*In the midst of the drama surrounding their mother possibly being missing, the LA Times points out that Jackie, Tito, Jermaine and Marlon are bringing their “Unity Tour” to LA’s Greek Theatre tonight.
If it happens as scheduled, they will perform hits from the Jackson 5 catalog. Shucks, for old times sake, they may even get their boogie on.
But let’s cut to the chase. The bottom line surrounding this tour is this: Are they a viable act without Michael?
Or to put it more succinctly, does anybody care?
After the 27-date trek was announced in April, 11 stops were canceled, including shows in Cincinnati,Washington, D.C., and Dallas. Tickets for some performances, including L.A., have gone for as much as 66% off on discount sites such as Goldstar. The Greek Theatre, which seats 5,900, is still not sold out. The trek wraps up July 29 in Snoqualmie, Wash.
Jermaine says the slashed dates are not a result of low demand but, rather, a conscious decision to cut tour time in order to record the follow-up to their last album together, 1989’s “2300 Jackson Street.” “The whole thing was about doing small, up-close and personal venues. When we first started, we wanted to do a few dates,” Jermaine said. “[The tour organizers] threw a whole bunch at us.”
The last time the Jacksons performed as a group in Los Angeles, they were closing out six dates at Dodger Stadium during their massive 1984 “Victory Tour.” On the final night, the group’s most famous member announced the tour would be their last.
The brothers disbanded after that, with only one moonwalking his way to superstardom and scandal. The last effort to keep the Jackson group franchise alive, “2300 Jackson Street,” featured just one track with the most famous of the bunch and failed to match or even come close to the group’s earlier triumphs.
Three years after Michael’s death and nearly 30 years after that December night at Dodger Stadium, the brothers — all between ages 55 and 61 — are hoping their “Unity Tour” can recapture some of the Jacksons’ former allure.

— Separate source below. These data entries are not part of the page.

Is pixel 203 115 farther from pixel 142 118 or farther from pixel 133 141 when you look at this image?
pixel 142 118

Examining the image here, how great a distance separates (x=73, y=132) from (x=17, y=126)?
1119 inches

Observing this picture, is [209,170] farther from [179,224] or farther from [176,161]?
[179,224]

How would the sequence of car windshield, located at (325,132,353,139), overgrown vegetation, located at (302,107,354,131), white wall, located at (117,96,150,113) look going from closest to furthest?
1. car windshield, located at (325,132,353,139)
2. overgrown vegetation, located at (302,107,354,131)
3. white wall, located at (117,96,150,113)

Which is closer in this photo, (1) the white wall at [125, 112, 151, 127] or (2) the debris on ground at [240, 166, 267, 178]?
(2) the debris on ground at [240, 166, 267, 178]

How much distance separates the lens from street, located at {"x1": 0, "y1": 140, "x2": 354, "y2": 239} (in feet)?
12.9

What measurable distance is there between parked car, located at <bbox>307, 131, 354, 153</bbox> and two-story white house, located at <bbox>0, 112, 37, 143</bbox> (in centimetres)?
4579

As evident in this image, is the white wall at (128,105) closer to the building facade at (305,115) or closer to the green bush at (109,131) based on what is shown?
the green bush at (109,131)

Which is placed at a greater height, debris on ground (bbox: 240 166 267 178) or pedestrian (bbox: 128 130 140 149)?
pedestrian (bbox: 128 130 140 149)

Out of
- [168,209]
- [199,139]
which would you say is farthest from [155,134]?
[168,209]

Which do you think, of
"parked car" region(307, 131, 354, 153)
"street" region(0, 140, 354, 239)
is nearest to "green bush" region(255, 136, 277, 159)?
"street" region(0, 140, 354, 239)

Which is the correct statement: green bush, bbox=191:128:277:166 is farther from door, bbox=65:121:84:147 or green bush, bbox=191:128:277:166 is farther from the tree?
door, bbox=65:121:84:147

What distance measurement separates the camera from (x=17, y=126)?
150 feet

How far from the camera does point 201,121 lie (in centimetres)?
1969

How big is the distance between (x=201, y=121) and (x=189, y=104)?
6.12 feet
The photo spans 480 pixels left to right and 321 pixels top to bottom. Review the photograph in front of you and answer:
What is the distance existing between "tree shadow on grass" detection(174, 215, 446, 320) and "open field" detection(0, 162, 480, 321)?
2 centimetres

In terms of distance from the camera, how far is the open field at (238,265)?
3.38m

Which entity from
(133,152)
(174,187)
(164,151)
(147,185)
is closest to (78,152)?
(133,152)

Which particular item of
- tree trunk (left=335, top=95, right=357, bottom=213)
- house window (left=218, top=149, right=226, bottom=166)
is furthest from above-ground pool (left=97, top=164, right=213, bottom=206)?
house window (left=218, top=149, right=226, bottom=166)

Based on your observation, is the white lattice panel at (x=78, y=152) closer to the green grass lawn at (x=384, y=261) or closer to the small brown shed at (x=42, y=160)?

Although the tour has been warmly received by critics, most reviews have been nostalgic takes on the Jacksons’ two decades’ worth of funk, disco and pop hits. The New York Times’ Jon Pareles wrote that the show “treaded carefully between respect and exploitation,” but more than once the fact has been acknowledged that the show just isn’t the same without MJ.
“When you have someone like Michael in the band — he was so incredible,” Jermaine said. “We are [now] doing what we probably wouldn’t get a chance to because he was our front.”